*Page extract:*
□ □ □ □ □

2008: Linux adds support for containers (LXC) in 2008
LXC enables a virtual environment with its own process and network space.
Borrowed from previous systems like Solaris/FreeBSD the world’s most popular operating system supports containers natively
2013: Docker launches containerization technology in 2013
Docker makes working on Linux containers extremely easy. The first real commercial containerization technology is born.
Computations become more portable and repeatable
Microservices become the de facto distributed computing paradigm
However, complexity of orchestrations start to grow enormously and soon we are the world of microservices dependency hell
2015: Google and open source launches Kubernetes in 2015
To manage a world with stateless microservices, we need an orchestration engine, which Kubernetes promises to deliver.
Wrangle microservices complexity via orchestrations
Containerized workloads become portable across cloud for the first time
The first set of CLOUD NATIVE projects are developed - ideally they can run on any cloud environment including on-prem.
Once the orchestration engines were in place, we saw the democratization of many AI technologies such as:
Amazon SageMaker
In fact, now, we live in a world of hundreds of MLOps platforms for the cloud.
Each invention listed above has been an accelerant of growth to the world we live today. We are expecting the same with tinyML and devices but only much sooner.
Device Native Orchestration
You must be wondering how does this relate to the world of devices and TinyML?
TinyML supercharges the possibilities on a device. For the first time, the software is not “static”. The power of machine learning is such that we don’t have to build rule based systems but let the rules emerge from the underlying data. This is what Andrej Karpathy calls software 2.0. What this means is that now we can swap the behavior of what a device is doing more dynamically, and in fact make it adapt to its environment based on the data that it samples. This is what we call as tinyVerse.
This leads us to our first hypothesis:
Right now, we are in the year 2002 of cloud computing with TinyML today. We are running direct workloads (tinyML model and apps) directly on the devices. However, we are in an accelerated mode of development in the device world.
HOTG is about to launch (Open Source) its virtualization and containerization technology called Rune in late May 2021.
By building the containerization tools, we are hoping to bring millions of developers to the world of embedded machine learning from diverse background.

□ □ □ □ □

*What you have to do:* Write the next few sentences of the piece on containers, orchestration and TinyML, starting after its last sentence.

Saved entries
□ □ □ □ □

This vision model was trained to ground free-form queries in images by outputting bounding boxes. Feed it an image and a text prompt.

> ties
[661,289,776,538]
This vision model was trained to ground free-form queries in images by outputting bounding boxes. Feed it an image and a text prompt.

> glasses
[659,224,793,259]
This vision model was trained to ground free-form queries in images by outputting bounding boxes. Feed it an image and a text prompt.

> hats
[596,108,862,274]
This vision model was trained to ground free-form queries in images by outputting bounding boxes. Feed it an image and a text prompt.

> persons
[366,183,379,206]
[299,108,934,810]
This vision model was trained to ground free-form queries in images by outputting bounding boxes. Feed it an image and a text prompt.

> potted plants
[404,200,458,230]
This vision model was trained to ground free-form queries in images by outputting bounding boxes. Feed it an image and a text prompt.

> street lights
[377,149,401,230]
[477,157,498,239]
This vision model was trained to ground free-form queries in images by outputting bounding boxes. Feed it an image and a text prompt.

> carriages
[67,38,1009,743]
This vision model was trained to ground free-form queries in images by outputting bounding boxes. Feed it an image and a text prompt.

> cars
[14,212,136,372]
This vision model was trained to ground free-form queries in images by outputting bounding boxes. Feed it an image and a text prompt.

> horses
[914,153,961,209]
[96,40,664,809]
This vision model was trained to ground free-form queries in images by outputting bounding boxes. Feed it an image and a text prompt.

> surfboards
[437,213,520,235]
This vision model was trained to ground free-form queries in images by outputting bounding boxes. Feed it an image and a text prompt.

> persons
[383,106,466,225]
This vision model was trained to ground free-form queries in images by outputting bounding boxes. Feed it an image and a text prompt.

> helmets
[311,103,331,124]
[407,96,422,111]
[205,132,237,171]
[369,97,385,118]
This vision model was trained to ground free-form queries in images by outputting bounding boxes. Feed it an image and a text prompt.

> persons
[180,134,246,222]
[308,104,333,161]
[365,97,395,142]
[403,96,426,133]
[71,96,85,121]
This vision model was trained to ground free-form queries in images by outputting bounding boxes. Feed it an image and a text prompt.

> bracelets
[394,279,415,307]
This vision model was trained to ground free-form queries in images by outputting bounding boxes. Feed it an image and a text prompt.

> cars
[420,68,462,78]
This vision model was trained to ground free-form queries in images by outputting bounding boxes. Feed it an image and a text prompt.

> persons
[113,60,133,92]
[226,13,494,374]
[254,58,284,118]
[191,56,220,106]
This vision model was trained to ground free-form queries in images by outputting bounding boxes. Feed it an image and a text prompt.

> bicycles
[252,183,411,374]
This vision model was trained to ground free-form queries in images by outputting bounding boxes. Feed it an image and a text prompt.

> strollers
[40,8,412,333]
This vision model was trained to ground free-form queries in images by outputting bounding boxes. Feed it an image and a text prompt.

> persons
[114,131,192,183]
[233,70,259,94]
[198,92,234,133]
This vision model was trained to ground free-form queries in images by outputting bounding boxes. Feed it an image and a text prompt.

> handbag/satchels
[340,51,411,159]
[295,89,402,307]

□ □ □ □ □

*Written answer:*
This leads us to our second hypothesis:
We will experience a Cambrian explosion of ideas that will run on phones, browsers, PCs, and embedded devices in the next few years.
These ideas will get increasingly complex and will require sophisticated orchestration solutions. The cycle we saw with kubernetes after docker announced its containers. We consider ourselves lucky to be at the epicenter of the birth of this entire new industry (TinyML).
Which leads us to our third and final hypothesis:
This time it will be a bit different - privacy and data security will be a primary requirement in the design of systems. Unlike the cloud environment where the data was centralized, in device native world we expect the data to be distributed, insights to be federated/collected, and privacy will be a first class citizen.
At HOTG, our goal is to solve containerization and orchestration problems with tooling that include:
Our product stack
Rune - Build TinyML apps in a reliable and consistent way
Hammer - Deploy and manage production TinyML apps
Anvil (future) - Target multiple devices and device types using configuration instead of code
Saga (future) - Run and scale production systems of TinyML apps with resiliency, observability, and data management
Open source paved the way in defining the cloud native ecosystem, and we are hoping to do the same with HOTG for the device native ecosystem.
We will also be building enterprise features around all our tooling to make data privacy and model security a highest priority.
We are indebted to the open source community for making some great tools for shipping machine learning apps including #docker #kubernetes #tensorflow #pytorch and more.